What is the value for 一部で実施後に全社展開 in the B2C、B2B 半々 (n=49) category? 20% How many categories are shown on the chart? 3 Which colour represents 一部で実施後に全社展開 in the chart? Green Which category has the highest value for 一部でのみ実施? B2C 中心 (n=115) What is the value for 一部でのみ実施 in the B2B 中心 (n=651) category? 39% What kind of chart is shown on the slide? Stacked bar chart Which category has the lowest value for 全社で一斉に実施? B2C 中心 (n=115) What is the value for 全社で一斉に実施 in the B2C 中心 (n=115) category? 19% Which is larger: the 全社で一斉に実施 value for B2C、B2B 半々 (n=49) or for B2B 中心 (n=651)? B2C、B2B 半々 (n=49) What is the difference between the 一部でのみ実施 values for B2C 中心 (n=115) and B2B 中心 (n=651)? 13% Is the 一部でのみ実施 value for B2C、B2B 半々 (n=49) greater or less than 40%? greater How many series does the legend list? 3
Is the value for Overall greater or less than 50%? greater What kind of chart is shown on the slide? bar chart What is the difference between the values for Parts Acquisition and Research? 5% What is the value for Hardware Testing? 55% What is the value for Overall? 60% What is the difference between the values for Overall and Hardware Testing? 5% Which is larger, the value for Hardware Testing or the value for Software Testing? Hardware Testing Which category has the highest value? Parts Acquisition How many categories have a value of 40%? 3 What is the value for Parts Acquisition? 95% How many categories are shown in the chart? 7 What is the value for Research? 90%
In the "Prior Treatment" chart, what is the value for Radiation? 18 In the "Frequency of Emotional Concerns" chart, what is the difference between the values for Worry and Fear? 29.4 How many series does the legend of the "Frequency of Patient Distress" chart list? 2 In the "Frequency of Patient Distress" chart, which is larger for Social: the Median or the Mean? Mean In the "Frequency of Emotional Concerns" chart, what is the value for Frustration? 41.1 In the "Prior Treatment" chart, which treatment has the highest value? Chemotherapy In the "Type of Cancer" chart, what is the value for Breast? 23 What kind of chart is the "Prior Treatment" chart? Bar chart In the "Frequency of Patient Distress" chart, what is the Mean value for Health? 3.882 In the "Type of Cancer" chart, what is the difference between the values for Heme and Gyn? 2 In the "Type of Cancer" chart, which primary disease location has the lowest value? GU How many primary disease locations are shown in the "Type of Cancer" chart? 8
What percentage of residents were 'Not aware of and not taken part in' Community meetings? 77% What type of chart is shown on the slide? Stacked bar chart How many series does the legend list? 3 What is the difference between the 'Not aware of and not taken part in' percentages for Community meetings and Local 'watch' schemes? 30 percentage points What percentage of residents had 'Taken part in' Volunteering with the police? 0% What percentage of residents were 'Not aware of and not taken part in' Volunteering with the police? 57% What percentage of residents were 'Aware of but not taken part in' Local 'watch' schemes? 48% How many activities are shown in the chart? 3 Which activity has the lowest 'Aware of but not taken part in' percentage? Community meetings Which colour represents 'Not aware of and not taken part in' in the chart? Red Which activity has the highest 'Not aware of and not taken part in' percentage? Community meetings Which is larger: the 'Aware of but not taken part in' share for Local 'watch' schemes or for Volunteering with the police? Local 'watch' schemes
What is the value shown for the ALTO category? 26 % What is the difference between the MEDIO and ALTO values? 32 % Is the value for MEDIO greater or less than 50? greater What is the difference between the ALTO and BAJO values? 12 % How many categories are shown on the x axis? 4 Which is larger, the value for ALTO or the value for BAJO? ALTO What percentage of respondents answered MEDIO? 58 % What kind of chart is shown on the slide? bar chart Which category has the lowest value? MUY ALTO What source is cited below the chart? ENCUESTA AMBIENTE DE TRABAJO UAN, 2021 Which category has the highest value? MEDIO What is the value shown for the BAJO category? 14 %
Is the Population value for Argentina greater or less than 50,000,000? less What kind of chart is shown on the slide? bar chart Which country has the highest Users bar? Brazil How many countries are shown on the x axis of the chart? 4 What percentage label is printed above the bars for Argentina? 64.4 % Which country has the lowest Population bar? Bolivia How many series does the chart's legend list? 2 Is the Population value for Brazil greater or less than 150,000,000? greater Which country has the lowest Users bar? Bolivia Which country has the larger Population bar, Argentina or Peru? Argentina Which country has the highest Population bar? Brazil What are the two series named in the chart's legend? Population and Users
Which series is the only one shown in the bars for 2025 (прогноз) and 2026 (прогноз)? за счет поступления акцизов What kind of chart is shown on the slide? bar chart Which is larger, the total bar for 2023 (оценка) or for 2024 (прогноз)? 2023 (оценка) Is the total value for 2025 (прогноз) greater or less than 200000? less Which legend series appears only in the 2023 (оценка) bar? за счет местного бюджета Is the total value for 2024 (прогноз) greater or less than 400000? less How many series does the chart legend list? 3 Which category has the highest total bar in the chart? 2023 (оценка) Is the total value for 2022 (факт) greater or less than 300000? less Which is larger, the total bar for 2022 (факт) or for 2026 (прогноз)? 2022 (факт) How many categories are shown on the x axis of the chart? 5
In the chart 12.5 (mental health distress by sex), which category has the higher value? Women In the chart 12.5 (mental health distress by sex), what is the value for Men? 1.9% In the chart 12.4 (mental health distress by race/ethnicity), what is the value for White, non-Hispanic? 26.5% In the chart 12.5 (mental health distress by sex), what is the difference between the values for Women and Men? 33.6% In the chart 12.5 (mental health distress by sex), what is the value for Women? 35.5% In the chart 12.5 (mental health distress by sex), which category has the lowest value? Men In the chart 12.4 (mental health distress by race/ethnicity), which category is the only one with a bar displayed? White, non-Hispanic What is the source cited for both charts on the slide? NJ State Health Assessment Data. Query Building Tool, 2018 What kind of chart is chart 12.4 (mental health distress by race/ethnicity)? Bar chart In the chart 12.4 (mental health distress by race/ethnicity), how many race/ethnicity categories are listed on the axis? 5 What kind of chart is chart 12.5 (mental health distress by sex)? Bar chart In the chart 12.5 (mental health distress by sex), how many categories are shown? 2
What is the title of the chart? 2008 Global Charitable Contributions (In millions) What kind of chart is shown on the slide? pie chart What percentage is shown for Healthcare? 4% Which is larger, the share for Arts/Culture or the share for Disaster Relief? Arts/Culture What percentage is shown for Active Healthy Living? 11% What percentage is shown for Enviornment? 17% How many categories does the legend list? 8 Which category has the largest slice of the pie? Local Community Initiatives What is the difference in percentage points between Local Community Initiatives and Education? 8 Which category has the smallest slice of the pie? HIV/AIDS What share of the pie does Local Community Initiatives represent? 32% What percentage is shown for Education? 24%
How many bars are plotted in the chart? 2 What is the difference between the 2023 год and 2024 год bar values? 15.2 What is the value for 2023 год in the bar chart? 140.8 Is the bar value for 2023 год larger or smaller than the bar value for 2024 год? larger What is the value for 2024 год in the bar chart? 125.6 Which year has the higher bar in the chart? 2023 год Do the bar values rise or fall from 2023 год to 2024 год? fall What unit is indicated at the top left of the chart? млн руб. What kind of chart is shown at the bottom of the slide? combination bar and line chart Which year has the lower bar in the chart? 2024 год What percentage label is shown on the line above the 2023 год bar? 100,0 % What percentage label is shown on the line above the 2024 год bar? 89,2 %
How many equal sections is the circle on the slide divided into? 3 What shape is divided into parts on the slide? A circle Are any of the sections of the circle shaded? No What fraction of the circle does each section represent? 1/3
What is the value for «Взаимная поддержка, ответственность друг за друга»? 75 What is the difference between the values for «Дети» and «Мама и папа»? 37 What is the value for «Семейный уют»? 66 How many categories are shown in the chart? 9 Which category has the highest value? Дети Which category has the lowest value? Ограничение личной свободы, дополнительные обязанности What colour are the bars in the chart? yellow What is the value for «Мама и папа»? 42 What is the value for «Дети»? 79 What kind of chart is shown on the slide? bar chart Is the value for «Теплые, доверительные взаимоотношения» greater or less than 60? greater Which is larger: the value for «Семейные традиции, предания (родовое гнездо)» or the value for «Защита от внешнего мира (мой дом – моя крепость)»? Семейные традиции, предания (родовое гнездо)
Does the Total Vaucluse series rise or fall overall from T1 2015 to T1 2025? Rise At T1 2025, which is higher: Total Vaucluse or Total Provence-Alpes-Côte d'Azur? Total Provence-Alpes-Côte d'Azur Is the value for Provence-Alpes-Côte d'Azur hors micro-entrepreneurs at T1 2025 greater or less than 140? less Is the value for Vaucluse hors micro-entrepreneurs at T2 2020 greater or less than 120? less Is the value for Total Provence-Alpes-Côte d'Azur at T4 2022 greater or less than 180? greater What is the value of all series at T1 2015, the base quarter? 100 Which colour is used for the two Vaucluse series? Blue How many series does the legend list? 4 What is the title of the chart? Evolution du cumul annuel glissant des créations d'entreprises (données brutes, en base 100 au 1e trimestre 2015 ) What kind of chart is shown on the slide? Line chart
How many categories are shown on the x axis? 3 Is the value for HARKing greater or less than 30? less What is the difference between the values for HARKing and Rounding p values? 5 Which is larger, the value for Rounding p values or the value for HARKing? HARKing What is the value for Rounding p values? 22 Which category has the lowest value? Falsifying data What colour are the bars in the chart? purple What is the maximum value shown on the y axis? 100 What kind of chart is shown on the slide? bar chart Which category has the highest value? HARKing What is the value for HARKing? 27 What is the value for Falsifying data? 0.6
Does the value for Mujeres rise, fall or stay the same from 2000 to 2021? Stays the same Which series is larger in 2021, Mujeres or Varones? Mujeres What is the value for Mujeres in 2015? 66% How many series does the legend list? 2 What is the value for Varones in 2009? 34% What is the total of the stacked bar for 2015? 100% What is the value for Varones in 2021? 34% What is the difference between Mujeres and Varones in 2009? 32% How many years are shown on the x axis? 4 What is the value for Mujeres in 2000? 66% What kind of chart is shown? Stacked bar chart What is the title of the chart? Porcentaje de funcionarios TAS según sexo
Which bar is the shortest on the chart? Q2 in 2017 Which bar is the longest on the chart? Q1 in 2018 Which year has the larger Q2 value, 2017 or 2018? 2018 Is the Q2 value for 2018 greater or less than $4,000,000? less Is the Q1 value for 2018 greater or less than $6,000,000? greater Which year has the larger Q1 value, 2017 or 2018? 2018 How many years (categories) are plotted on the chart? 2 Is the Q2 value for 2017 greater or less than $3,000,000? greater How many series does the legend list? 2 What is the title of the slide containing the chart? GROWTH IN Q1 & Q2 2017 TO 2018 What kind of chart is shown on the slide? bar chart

--

- [Task to carry out]
List every line above that contains the word "внешнего", copying each one in full.

- [Response area]
What is the value for «Взаимная поддержка, ответственность друг за друга»? 75 What is the difference between the values for «Дети» and «Мама и папа»? 37 What is the value for «Семейный уют»? 66 How many categories are shown in the chart? 9 Which category has the highest value? Дети Which category has the lowest value? Ограничение личной свободы, дополнительные обязанности What colour are the bars in the chart? yellow What is the value for «Мама и папа»? 42 What is the value for «Дети»? 79 What kind of chart is shown on the slide? bar chart Is the value for «Теплые, доверительные взаимоотношения» greater or less than 60? greater Which is larger: the value for «Семейные традиции, предания (родовое гнездо)» or the value for «Защита от внешнего мира (мой дом – моя крепость)»? Семейные традиции, предания (родовое гнездо)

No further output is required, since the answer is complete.